Niche-specific metabolic phenotypes can be used to identify antimicrobial targets in pathogens.

Autor: Glass EM; Department of Biomedical Engineering, University of Virginia, Charlottesville, Virginia, United States of America., Dillard LR; Department of Biomedical Engineering, University of Virginia, Charlottesville, Virginia, United States of America.; Department of Biochemistry and Molecular Genetics, University of Virginia, Charlottesville, Virginia, United States of America., Kolling GL; Department of Biomedical Engineering, University of Virginia, Charlottesville, Virginia, United States of America.; Division of Infectious Diseases & International Health, Department of Medicine, University of Virginia, Charlottesville, Virginia, United States of America., Warren AS; Biocomplexity Institute and Initiative, University of Virginia, Charlottesville, Virginia, United States of America., Papin JA; Department of Biomedical Engineering, University of Virginia, Charlottesville, Virginia, United States of America.; Department of Biochemistry and Molecular Genetics, University of Virginia, Charlottesville, Virginia, United States of America.; Division of Infectious Diseases & International Health, Department of Medicine, University of Virginia, Charlottesville, Virginia, United States of America.
Jazyk: angličtina
Zdroj: PLoS biology [PLoS Biol] 2024 Nov 18; Vol. 22 (11), pp. e3002907. Date of Electronic Publication: 2024 Nov 18 (Print Publication: 2024).
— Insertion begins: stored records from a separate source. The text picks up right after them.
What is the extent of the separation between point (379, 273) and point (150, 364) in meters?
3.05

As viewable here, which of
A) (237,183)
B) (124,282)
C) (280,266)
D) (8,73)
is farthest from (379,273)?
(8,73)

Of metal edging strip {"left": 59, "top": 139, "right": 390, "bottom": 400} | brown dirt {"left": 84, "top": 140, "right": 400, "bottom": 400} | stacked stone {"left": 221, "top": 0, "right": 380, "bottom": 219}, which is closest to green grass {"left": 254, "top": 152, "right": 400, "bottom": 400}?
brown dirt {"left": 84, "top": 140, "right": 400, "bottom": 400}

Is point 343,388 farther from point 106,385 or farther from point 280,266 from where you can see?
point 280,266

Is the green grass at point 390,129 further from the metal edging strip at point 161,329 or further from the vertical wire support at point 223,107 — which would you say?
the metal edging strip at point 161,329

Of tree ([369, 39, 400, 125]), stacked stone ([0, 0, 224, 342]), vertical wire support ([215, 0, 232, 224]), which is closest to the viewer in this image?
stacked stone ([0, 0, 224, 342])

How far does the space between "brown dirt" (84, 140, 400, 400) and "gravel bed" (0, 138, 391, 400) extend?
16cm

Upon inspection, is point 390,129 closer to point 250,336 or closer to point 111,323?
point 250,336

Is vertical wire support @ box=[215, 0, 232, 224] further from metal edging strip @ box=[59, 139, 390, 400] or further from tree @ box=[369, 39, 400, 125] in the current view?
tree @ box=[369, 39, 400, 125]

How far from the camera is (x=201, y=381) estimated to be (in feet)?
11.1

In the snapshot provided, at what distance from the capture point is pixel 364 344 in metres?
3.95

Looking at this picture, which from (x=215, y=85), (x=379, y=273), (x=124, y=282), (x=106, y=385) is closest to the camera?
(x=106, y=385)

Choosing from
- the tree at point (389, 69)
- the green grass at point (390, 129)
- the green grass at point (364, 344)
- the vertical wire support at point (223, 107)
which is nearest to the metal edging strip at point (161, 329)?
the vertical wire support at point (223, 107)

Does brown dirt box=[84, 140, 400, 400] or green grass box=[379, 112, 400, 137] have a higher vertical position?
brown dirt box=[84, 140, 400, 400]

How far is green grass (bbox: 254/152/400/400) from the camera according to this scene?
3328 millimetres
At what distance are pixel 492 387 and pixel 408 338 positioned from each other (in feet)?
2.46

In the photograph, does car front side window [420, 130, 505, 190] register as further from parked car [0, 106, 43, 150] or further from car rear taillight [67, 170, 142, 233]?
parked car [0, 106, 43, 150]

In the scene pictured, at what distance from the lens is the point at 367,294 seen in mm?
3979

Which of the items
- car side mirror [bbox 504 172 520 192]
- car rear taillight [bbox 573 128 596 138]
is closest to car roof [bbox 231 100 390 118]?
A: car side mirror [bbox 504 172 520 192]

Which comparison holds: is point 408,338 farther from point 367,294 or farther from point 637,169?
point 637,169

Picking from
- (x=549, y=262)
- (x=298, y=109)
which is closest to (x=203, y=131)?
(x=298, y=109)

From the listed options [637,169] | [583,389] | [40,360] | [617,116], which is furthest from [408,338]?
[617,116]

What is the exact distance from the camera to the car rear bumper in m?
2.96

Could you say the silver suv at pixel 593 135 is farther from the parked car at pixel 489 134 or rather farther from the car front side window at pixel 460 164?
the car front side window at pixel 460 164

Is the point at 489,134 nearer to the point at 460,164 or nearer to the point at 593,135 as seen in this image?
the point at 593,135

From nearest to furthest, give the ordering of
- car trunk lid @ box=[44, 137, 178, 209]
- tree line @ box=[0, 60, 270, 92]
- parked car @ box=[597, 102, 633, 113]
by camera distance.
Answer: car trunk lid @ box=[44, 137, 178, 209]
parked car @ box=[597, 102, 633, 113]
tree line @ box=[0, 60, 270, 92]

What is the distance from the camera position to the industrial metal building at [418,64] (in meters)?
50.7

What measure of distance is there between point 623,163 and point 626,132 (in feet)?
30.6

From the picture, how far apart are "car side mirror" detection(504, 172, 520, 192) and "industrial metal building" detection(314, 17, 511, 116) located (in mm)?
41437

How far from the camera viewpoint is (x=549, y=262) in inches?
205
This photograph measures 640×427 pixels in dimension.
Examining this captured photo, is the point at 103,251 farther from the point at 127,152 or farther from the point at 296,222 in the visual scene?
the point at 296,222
DOI: 10.1371/journal.pbio.3002907
Abstrakt: Bacterial pathogens pose a major risk to human health, leading to tens of millions of deaths annually and significant global economic losses. While bacterial infections are typically treated with antibiotic regimens, there has been a rapid emergence of antimicrobial resistant (AMR) bacterial strains due to antibiotic overuse. Because of this, treatment of infections with traditional antimicrobials has become increasingly difficult, necessitating the development of innovative approaches for deeply understanding pathogen function. To combat issues presented by broad- spectrum antibiotics, the idea of narrow-spectrum antibiotics has been previously proposed and explored. Rather than interrupting universal bacterial cellular processes, narrow-spectrum antibiotics work by targeting specific functions or essential genes in certain species or subgroups of bacteria. Here, we generate a collection of genome-scale metabolic network reconstructions (GENREs) of pathogens through an automated computational pipeline. We used these GENREs to identify subgroups of pathogens that share unique metabolic phenotypes and determined that pathogen physiological niche plays a role in the development of unique metabolic function. For example, we identified several unique metabolic phenotypes specific to stomach pathogens. We identified essential genes unique to stomach pathogens in silico and a corresponding inhibitory compound for a uniquely essential gene. We then validated our in silico predictions with an in vitro microbial growth assay. We demonstrated that the inhibition of a uniquely essential gene, thyX, inhibited growth of stomach-specific pathogens exclusively, indicating possible physiological location-specific targeting. This pioneering computational approach could lead to the identification of unique metabolic signatures to inform future targeted, physiological location-specific, antimicrobial therapies, reducing the need for broad-spectrum antibiotics.
Competing Interests: JP has financial interest in Cerillo, Inc. that manufactured the microplate reader used in some validation experiments.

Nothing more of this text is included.